* Task details *
Below are the entries; transcribe them exactly and drop every picture.

Segment Start: The data

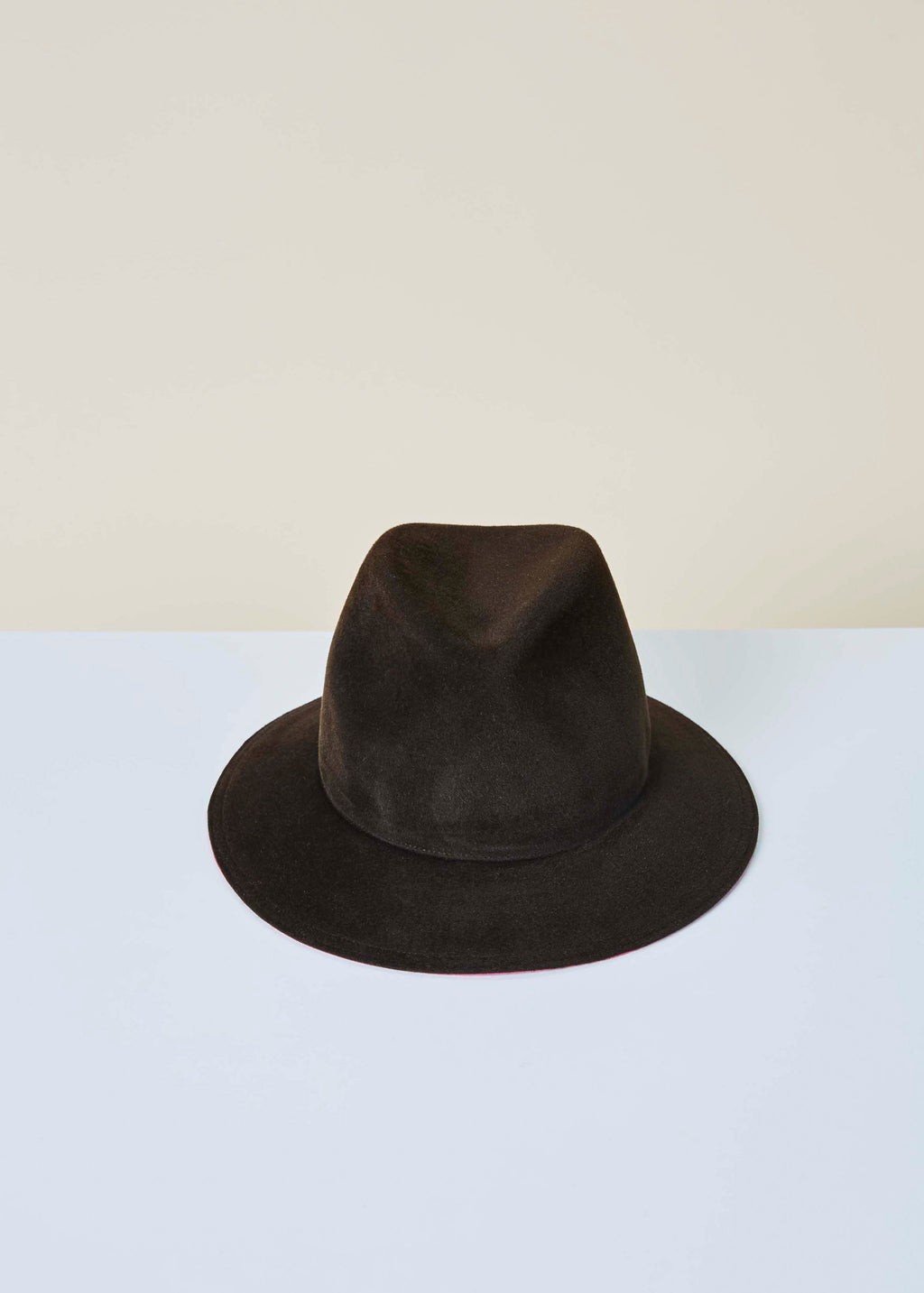 French Tip Fedora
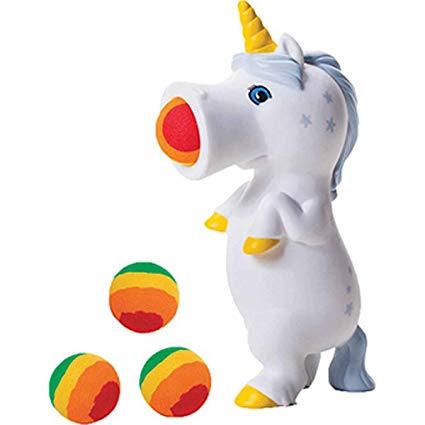 Amazon Com  Hog Wild Unicorn Popper  Hog Wild  Toys & Games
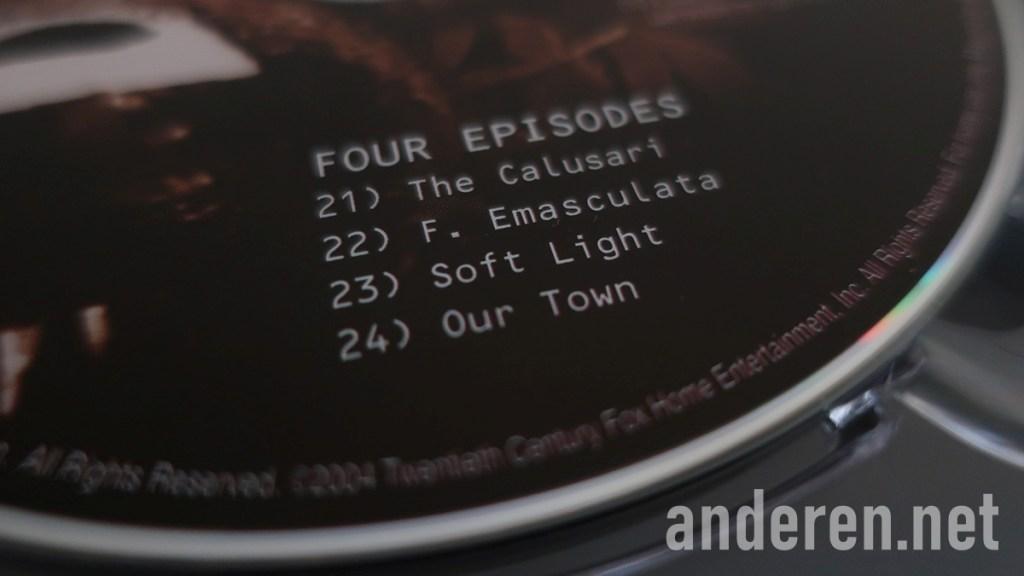 F.Emasculata, The X-Files Season 2, 2X22, Projekt Anderen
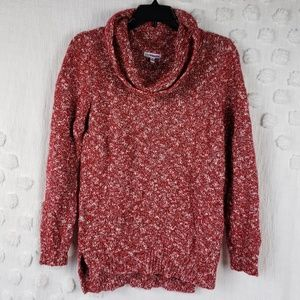 Croft & Barrow Red Cowlneck Sweater sz small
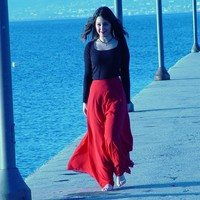 Praia estilo mulheres bonitas saias custom made a line até o chão maxi saia de chiffon vermelho saia longa estilo casual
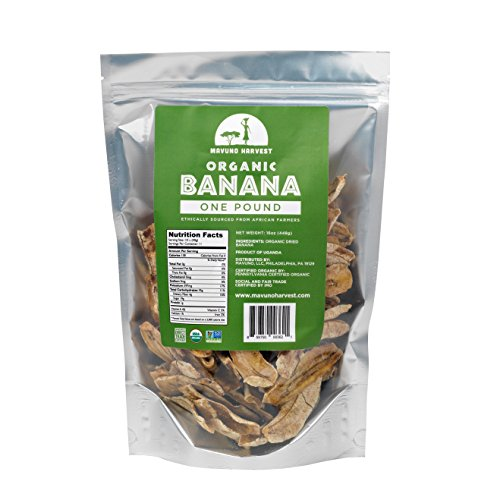 Mavuno Harvest Direct Trade Organic Dried Fruit, Banana,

Segment End: The data

* Written response *
 French Tip Fedora
 Amazon Com  Hog Wild Unicorn Popper  Hog Wild  Toys & Games
 F.Emasculata, The X-Files Season 2, 2X22, Projekt Anderen
 Croft & Barrow Red Cowlneck Sweater sz small
 Praia estilo mulheres bonitas saias custom made a line até o chão maxi saia de chiffon vermelho saia longa estilo casual
 Mavuno Harvest Direct Trade Organic Dried Fruit, Banana,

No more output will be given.